▶ _EXERCISE REQUIREMENTS_
1. Answer these questions using the text on the poetry editors' picks:
(a) What is the title of Kitty's winning pamphlet?
(b) Who chose "How to be Deposed" as the Editor's Choice winner?
(c) How long are the normal submission windows?
2. Continue the poem "How to be Deposed" from the poetry editors' picks text.

When I was sickest, he said that my flesh smelt
like tree-roots washed by rain but, nowadays,
it’s pale and yielding like buttercream.



Kitty’s poems have been widely published. She is one of the two winners of the Indigo Dreams Pamphlet Prize 2016 and the winning pamphlet, Seal Wife, has just been publishedHer website is here.

Editor’s Pick – Nick Allen

My other co-editor has singled out How to be Deposed by Elya Braden. This was a zeitgeist poem, picking up on the #metoo movement in a very inventive way. It was the Editor’s Choice winner picked by Antony Dunn (whose original comments are here).

Topicality is problematic unless you have a pretty quick turnaround with submissions, and usually we find that our normal one-month windows and fast processing allow for the odd one to creep in, with the scope for occasional poems that verge on the political (and I would argue this does).

I would probably not have singled out such a poem as they sometimes have a short shelf life, but Nick did, which does not surprise me in the slightest.


How to be Deposed

Apply two coats of waterproof mascara.

Spatial grounding data
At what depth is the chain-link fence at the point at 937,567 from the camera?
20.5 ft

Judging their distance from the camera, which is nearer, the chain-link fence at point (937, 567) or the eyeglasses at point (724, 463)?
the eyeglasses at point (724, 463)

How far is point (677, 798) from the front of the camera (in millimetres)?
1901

--

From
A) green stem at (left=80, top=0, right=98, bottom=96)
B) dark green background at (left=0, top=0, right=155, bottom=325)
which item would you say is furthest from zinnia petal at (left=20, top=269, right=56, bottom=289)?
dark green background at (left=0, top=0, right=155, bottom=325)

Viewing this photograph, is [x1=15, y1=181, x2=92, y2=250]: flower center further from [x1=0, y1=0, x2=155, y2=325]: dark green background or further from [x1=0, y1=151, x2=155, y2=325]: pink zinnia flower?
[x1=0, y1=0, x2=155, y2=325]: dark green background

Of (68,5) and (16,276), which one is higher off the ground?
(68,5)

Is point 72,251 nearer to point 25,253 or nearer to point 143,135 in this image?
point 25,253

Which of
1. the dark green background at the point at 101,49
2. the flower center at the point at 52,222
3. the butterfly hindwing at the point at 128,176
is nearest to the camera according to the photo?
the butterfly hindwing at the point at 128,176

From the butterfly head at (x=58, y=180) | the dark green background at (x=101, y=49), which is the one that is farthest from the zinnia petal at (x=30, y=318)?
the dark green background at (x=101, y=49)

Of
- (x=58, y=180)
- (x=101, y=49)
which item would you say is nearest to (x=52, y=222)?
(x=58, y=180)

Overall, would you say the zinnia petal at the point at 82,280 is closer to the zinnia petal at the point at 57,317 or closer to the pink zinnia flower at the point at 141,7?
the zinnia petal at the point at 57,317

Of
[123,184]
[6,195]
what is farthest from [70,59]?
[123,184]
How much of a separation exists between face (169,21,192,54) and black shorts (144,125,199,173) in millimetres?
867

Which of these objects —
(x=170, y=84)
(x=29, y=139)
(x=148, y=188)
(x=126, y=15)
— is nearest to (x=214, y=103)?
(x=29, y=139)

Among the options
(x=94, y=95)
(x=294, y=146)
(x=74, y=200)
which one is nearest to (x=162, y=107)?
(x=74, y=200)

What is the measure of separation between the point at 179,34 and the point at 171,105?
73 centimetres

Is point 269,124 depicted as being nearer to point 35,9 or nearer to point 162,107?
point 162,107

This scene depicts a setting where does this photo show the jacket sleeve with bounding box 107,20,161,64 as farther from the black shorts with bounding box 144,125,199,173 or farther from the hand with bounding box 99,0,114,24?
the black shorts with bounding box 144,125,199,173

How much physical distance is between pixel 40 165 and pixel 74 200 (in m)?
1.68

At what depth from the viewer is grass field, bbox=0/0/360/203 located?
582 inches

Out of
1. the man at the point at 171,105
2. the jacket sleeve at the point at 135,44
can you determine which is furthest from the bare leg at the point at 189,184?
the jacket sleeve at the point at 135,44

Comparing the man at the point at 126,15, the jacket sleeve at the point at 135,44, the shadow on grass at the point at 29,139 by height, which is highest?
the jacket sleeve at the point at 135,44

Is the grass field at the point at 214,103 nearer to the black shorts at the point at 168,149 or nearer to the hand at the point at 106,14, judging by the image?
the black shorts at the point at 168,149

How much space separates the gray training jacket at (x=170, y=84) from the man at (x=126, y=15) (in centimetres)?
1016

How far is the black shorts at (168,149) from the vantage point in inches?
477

▶ _ANSWERS TO THIS EXERCISE_
1.
(a) Seal Wife
(b) Antony Dunn
(c) One month

2.
Floss until it steadies your hands. Sit down 
while you sheath your winter legs
in ultra-sheer pantyhose, Nude #2. Remember
the time before your ninth deposition, 
teetering in your hallway in a twisted
tree pose, you wrenched your back,
flailing like a netted trout. 
Do not bat your eyelashes at your lover,
I mean, lawyer, until you two are alone
in a taxi fleeing the scene.
Don’t shriek when plaintiff’s counsel
accuses you of sleeping with 
the defendant. Try to forget 
that co-counsel’s son carpools
with your daughter. Count the lines
in the wood grain of the
conference room table. Hum
in your head to the rat-a-tat 
of the stenographer’s flying fingers. 
Breathe. Wait for your lawyer’s objection. 
Later, when he asks: Was it true? 
don’t slap him. Don’t place a straight razor
near your bubble bath. Leave 
your pearl-handled revolver at home, 
tucked under your monogrammed hankies. 
Remember you don’t have a revolver… 
or hankies. Remember all the dimes 
you earned ironing your father’s hankies.
Try to forget his shadow in your doorway.
Try to forget his hand over your mouth.
Try to forget the sticky touch of your brother’s
beanbag chair on your bare thighs, 
your brother’s threat: I’ll tell everyone what you did.
Try to forget his needling question:
Does it feel good when I touch you here?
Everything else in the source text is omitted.